In February 1950, Senator Joseph R. McCarthy had charged that the


Department of State knowingly harbored Communists. Hearings on
McCarthy's accusations were held under the chairmanship of Senator Millard
Tydings of Maryland. The committee exonerated the State Department.
Critics called the proceedings a "whitewash."
Following McCarthy's charges, anxiety over domestic communism
intensified. In 1950, the Supreme Court upheld the conviction of 11 top
leaders of the Communist Party under the Smith Act. The court also refused
to review the convictions of two Hollywood writers who had refused to
answer questions before a Congressional committee about possible
Communist connections. Meanwhile, a Justice Department official, Judith
Coplon, was convicted of conspiracy with a Soviet representative at the
United Nations (later reversed on procedural grounds), and four people--
Harry Gold, David Greenglass, and Julius and Ethel Rosenberg--were arrested
on charges of atomic espionage. Around the same time, a grand jury issued
indictments for the illegal transfer of hundreds of classified documents from
the State Department to the offices of a journal called Amerasia.
In September 1950, Congress passed the McCarran Act over President
Truman's veto. The act required members of Communist-front organizations
to register with a Subversive Activities Control Board. A book by a former
U.S. Naval Intelligence officer, Vincent Hartnet, titled Red Channels, made
sweeping accusations about Communist influence in the entertainment
industry. The book's charges led the House Un-American Activities
Committee to investigate actors, producers, and screenwriters, all of whom
were accused of using film, stage, and radio as vehicles for Communist
propaganda.
In 1951, the head of the FBI assured Congress that his organization
was ready to arrest 14,000 dangerous Communists in the event of war with
the Soviet Union. A foundation offered $100,000 to support research in
creating a device for detecting traitors.
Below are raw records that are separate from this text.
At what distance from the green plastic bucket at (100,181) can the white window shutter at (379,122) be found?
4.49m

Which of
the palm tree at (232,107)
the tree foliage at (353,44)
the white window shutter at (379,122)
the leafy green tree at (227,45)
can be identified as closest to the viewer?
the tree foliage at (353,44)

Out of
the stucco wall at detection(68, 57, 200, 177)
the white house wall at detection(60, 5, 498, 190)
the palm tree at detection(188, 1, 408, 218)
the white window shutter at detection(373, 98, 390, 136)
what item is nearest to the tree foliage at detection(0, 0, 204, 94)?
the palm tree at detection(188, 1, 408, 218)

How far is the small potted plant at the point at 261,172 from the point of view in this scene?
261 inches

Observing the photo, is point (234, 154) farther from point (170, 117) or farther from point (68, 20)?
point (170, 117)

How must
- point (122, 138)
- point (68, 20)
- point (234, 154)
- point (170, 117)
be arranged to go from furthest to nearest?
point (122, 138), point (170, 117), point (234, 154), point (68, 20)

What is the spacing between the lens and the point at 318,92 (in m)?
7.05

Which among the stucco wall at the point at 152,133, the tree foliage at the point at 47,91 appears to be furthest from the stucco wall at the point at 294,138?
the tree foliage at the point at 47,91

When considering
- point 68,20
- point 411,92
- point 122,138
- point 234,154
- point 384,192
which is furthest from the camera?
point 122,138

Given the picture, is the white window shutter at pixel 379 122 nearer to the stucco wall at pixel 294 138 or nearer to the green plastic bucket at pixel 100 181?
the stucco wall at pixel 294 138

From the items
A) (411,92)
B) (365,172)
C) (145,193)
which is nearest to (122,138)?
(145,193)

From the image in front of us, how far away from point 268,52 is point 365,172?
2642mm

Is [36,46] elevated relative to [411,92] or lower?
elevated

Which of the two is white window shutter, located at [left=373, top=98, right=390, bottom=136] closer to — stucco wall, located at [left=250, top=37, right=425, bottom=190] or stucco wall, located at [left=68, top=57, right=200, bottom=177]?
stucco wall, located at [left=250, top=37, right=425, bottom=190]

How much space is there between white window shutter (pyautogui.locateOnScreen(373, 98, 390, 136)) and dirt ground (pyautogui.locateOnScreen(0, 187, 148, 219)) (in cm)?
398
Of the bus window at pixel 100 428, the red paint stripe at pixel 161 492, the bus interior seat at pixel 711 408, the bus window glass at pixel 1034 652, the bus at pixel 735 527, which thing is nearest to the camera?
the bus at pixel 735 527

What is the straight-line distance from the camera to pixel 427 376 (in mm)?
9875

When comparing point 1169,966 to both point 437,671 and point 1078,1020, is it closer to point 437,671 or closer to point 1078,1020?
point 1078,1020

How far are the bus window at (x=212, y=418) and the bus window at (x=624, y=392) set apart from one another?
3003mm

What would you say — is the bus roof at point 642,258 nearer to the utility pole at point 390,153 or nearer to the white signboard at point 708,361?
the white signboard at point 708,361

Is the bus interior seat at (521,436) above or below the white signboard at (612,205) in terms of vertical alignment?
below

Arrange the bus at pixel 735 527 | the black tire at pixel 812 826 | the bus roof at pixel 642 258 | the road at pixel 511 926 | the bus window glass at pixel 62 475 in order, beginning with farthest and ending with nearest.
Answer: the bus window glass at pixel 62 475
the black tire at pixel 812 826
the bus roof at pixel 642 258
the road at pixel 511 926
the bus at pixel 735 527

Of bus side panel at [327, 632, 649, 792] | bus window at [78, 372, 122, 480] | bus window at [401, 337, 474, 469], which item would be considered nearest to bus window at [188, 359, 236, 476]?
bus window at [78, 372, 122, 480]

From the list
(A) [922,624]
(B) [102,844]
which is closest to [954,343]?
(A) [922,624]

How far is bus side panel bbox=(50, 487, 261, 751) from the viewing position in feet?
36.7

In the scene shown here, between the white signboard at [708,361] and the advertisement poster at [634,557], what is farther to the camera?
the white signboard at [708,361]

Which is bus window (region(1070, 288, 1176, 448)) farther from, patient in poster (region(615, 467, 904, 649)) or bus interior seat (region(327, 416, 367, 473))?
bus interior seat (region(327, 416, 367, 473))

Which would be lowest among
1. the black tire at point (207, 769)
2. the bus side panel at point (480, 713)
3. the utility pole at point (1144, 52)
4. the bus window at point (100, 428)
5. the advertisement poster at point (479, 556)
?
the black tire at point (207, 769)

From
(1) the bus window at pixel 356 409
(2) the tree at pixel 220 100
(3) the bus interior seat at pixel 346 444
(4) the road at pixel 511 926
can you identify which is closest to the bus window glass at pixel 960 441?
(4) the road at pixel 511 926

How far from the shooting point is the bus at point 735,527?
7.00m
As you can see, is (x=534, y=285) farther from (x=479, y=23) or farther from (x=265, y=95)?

Margaret Chase Smith: The Conscience of the


Senate
Margaret Chase Smith was the first woman elected to both houses of
Congress. She was the first woman to enter the Senate without being
appointed to the position. During World War II, she was the only civilian
woman to go to sea in a Navy ship in wartime. She was also the first woman
to have her name placed in nomination for president at a major party
convention. With only a high school education, she entered politics after her
husband, a Republican member of Congress, died. She served four terms in
the House and four terms in the Senate.
Smith, known as "the conscience of the Senate," gained a reputation
for courage and independence when she became the first person in Congress
to condemn the anti-communist witch hunt led by Senator Joseph McCarthy
of Wisconsin. In a 15-minute speech on June 1, 1950, barely a year after
entering the Senate, she denounced McCarthy for destroying reputations
with his reckless charges about Communists and "fellow travelers" in
government. She never mentioned the anti-communist crusader by name;
although, no one doubted who she referred to. She told the Senate it was
time to stop conducting "character assassination" behind "the shield of
congressional immunity."
Smith then read a "Declaration of Conscience," signed by six fellow
Republicans. "The nation sorely needs a Republican victory," she declared,
"but I don't want to see the Republican Party ride to political victory on the
four horsemen of calumny [misrepresentation]--fear, ignorance, bigotry, and
smear."
McCarthy threatened to destroy her political career. But she was so
highly regarded that voters easily re-elected her to the Senate. Many
speculated that she would run for president in 1952. Asked what she would
do if she woke up in the White House, she replied: "I'd go straight to Mrs.
Truman and apologize. And then I'd go home."

McCarthy Condemned
In 1954, a Senate committee found that Senator McCarthy had
wrongfully defied the authority of the Senate and certainly of its committees,
and that he had been abusive of his colleagues (one he had called them "a
living miracle, without brains or guts"). After the fall elections of 1954, the
Senate voted to condemn McCarthy for conduct unbecoming to his office.
The final vote was bipartisan, with 22 Republicans joining 44 Democrats, and
22 Republicans opposed.

Answer the following questions on a separate


sheet of paper:
(You don't need to re-copy the questions...just write your answers!)
1 What was the Era of Consensus? (CrashCourse)
2 What did Rosa Parks do before she sparked the Montgomery Bus
Boycott? Be sure to get this information from the video, not from what
you have learned in previous classes. (CrashCourse)
3 What was Sen. Margaret Chase Smith's opinion of Sen. Joseph
McCarthy? (Reading)
4 What was the McCarran Act? (Reading)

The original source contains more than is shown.